After it’s sold, the marketplace will handle the transfer of the NFT from the seller to the buyer and will also transfer crypto funds to your wallet less the listing fee and other related blockchain computing expenses.

nft for family offices

Incorporating NFTs into your investment portfolio

NFTs have attracted a lot of attention over the past year and a lot of money has been made by those who were able to invest in the right items early on. However, purchasing NFTs as collectables is a speculative exercise and can also result in money being lost.

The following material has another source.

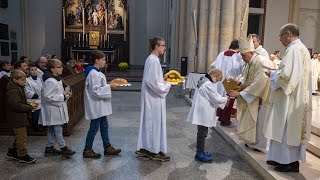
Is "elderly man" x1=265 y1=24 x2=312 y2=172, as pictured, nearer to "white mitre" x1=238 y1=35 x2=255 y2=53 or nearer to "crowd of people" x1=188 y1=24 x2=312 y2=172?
"crowd of people" x1=188 y1=24 x2=312 y2=172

Some things to look for when buying include:

  • The creator of the asset.
  • How unique the piece is.
  • The history of the asset’s ownership.
  • Can the asset be used to generate income? For example, payment to view a piece or relicensing fees.


There are reasons to be cautious:

  • Most NFTs represent static assets that don’t generate any income.
  • The creation and verification of NFTs require a lot of energy and therefore has a high impact on the environment.
  • The fees can be quite high.


If not the parts, then buy the machine

As with any new investment category, there are risks and normal investment principles should apply. NFTs remain a speculative investment for now but with significant potential upside and a very good chance of becoming more mainstream in the years to come. If you are willing to get a little immersed in the fast-moving world of blockchain and have a good eye for spotting digital artwork and other collectables that will become very popular, then explore NFTs as part of a diversified portfolio. If you are not, then consider investing in technology companies that are powering the latest trends in blockchain technology and Metaverse development.


What is an NFT?

NFT (non-fungible token) is a cryptographically unique, block-chain based token that is used to demonstrate and guarantee ownership of a unique asset – usually a digital asset like digital art, music or a video game item.

How to make an NFT?

The basic process to create (or mint) an NFT is called minting. To make one, you need to have a crypto wallet opened and funded, then upload your work to a marketplace and list it for sale. An NFT can be sold for a fixed price or sold via virtual auction.

How to buy NFT?

To buy NFTs (or other digital assets), you’ll need to open and fund a crypto wallet on an NFT marketplace, then you can place a bid to buy one. Your wallet needs to be funded with the crypto needed to buy a targeted NFT. For example, an NFT built on the Ethereum blockchain technology might require its purchase in Ether tokens.

Where to buy NFT?

There are a variety of marketplaces that support NFT purchases. Top NFT marketplaces include OpenSea, Rarible, SuperRare, and Foundation.